SUPPLIED DATA ->
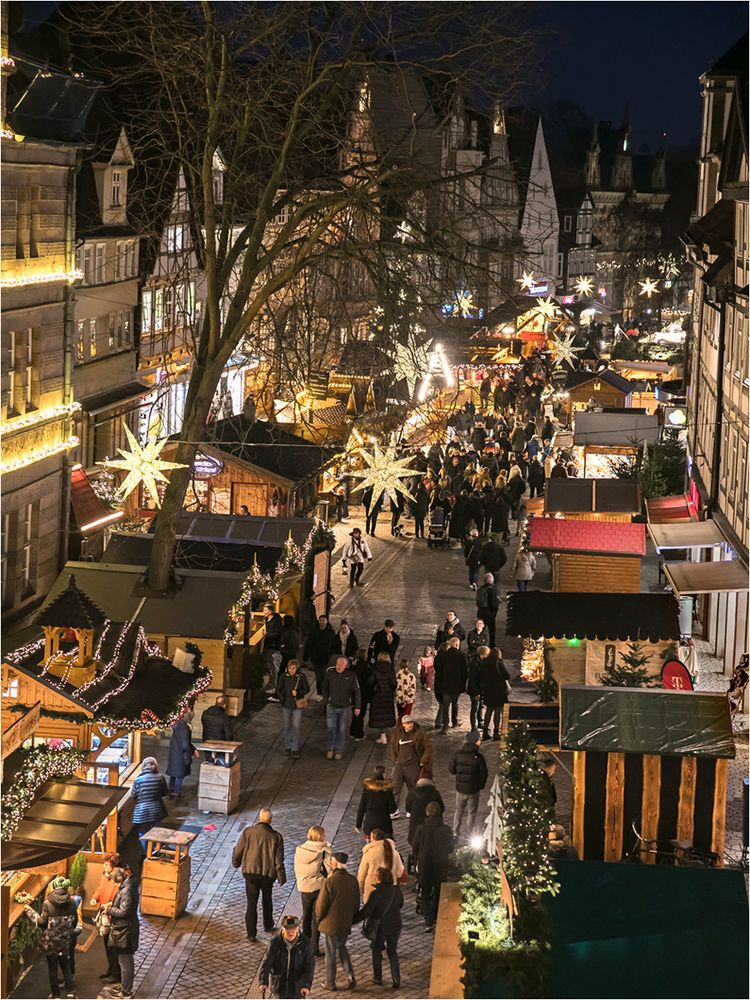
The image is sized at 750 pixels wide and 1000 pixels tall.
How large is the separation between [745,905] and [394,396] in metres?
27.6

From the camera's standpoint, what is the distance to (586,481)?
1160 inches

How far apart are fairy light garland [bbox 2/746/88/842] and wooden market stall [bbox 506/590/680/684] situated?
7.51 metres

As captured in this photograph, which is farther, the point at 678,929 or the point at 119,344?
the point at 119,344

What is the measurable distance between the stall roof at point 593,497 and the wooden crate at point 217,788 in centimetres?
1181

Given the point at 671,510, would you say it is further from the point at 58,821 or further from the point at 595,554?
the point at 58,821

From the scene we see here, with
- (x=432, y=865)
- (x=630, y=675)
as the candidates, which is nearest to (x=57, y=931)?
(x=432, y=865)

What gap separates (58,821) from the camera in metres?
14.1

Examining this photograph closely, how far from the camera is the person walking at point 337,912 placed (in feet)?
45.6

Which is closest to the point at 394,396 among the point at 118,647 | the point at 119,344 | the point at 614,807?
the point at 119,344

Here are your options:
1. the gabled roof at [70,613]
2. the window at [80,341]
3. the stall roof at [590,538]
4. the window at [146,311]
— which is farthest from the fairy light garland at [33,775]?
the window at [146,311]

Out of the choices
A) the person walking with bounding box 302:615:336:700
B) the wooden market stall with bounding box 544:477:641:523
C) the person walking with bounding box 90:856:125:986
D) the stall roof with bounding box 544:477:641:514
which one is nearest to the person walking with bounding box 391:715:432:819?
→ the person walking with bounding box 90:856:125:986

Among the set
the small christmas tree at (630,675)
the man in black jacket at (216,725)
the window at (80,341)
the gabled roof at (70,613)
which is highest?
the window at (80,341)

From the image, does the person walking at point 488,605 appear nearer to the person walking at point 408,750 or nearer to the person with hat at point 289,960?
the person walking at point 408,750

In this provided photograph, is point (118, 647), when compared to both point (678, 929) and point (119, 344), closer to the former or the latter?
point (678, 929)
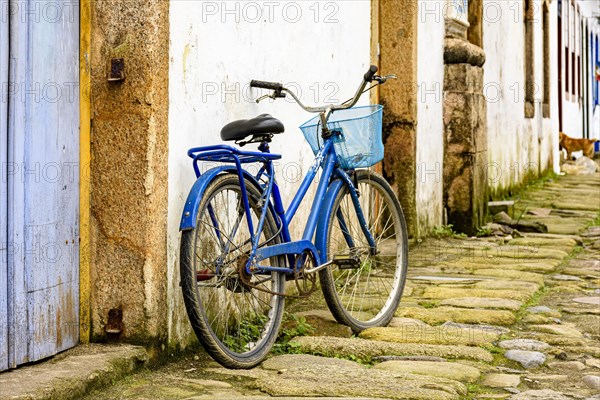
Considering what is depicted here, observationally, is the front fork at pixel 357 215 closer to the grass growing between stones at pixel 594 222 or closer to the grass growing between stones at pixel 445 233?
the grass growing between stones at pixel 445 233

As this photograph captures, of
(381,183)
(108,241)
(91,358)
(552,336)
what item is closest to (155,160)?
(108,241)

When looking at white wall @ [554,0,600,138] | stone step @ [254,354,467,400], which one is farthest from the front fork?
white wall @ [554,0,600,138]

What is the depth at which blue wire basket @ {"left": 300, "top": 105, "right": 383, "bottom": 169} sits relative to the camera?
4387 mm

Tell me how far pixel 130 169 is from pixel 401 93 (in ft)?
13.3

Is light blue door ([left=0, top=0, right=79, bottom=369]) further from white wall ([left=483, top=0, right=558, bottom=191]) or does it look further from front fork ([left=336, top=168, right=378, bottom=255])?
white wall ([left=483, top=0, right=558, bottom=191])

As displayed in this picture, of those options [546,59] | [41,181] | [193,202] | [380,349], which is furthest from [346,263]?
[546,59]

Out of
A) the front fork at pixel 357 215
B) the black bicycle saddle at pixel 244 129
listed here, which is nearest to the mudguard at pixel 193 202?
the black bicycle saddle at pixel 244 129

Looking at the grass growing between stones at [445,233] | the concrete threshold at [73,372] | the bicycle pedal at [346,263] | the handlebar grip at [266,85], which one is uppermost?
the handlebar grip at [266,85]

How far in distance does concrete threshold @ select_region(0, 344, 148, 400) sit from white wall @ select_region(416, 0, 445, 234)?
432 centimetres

TASK DESCRIPTION ->
Every record above must be given again exactly; drop the pictures.

OUTPUT OF THE TASK ->
The image is sized at 750 pixels wide and 1000 pixels tall.
How large is the separation between [745,905] and [394,396] in metres?
27.6

From the camera's standpoint, what is the distance to (586,481)?
1160 inches

How far apart are fairy light garland [bbox 2/746/88/842] and wooden market stall [bbox 506/590/680/684] situated?
7.51 metres

As captured in this photograph, which is farther, the point at 678,929 or the point at 119,344?
the point at 119,344

What is the measurable distance between the stall roof at point 593,497 and the wooden crate at point 217,788 in centimetres?
1181

Given the point at 671,510, would you say it is further from the point at 58,821 or further from the point at 595,554?
the point at 58,821

From the scene we see here, with
- (x=432, y=865)
- (x=630, y=675)
as the candidates, which is nearest to (x=57, y=931)?
(x=432, y=865)

What gap separates (58,821) from the camera in metres?
14.1

Examining this photograph closely, how far from the camera is the person walking at point 337,912 placed (in feet)?
45.6

Which is closest to the point at 394,396 among the point at 118,647 | the point at 119,344 | the point at 614,807?
the point at 119,344

Here are your options:
1. the gabled roof at [70,613]
2. the window at [80,341]
3. the stall roof at [590,538]
4. the window at [146,311]
— which is farthest from the fairy light garland at [33,775]?
the window at [146,311]

Out of the choices
A) the person walking with bounding box 302:615:336:700
B) the wooden market stall with bounding box 544:477:641:523
C) the person walking with bounding box 90:856:125:986
D) the stall roof with bounding box 544:477:641:514
which one is nearest to the person walking with bounding box 391:715:432:819?
→ the person walking with bounding box 90:856:125:986

Among the set
the small christmas tree at (630,675)
the man in black jacket at (216,725)
the window at (80,341)
the gabled roof at (70,613)
which is highest?
the window at (80,341)

From the image, does the person walking at point 488,605 appear nearer to the person walking at point 408,750 or nearer to the person with hat at point 289,960?
the person walking at point 408,750

In this provided photograph, is point (118, 647), when compared to both point (678, 929) and point (119, 344), closer to the former or the latter?
point (678, 929)
Considering what is depicted here, observationally, is the front fork at pixel 357 215 closer to the grass growing between stones at pixel 594 222 or closer to the grass growing between stones at pixel 445 233?
the grass growing between stones at pixel 445 233

As this photograph captures, of
(381,183)
(108,241)
(91,358)
(552,336)
what item is closest to (155,160)?
(108,241)

When looking at white wall @ [554,0,600,138] | stone step @ [254,354,467,400], which one is farthest from the front fork?
white wall @ [554,0,600,138]

What is the depth at which blue wire basket @ {"left": 300, "top": 105, "right": 383, "bottom": 169} sits relative to the camera?
4387 mm

Tell me how far pixel 130 169 is from pixel 401 93 (in ft)?
13.3

Is light blue door ([left=0, top=0, right=79, bottom=369]) further from white wall ([left=483, top=0, right=558, bottom=191]) or does it look further from front fork ([left=336, top=168, right=378, bottom=255])?
white wall ([left=483, top=0, right=558, bottom=191])

As displayed in this picture, of those options [546,59] | [41,181] | [193,202] | [380,349], which is furthest from [346,263]?
[546,59]

Out of
A) the front fork at pixel 357 215
B) the black bicycle saddle at pixel 244 129
listed here, which is nearest to the mudguard at pixel 193 202?
the black bicycle saddle at pixel 244 129

Looking at the grass growing between stones at [445,233] | the concrete threshold at [73,372] | the bicycle pedal at [346,263] | the handlebar grip at [266,85], which one is uppermost?
the handlebar grip at [266,85]

How far in distance does concrete threshold @ select_region(0, 344, 148, 400) sit from white wall @ select_region(416, 0, 445, 234)?
432 centimetres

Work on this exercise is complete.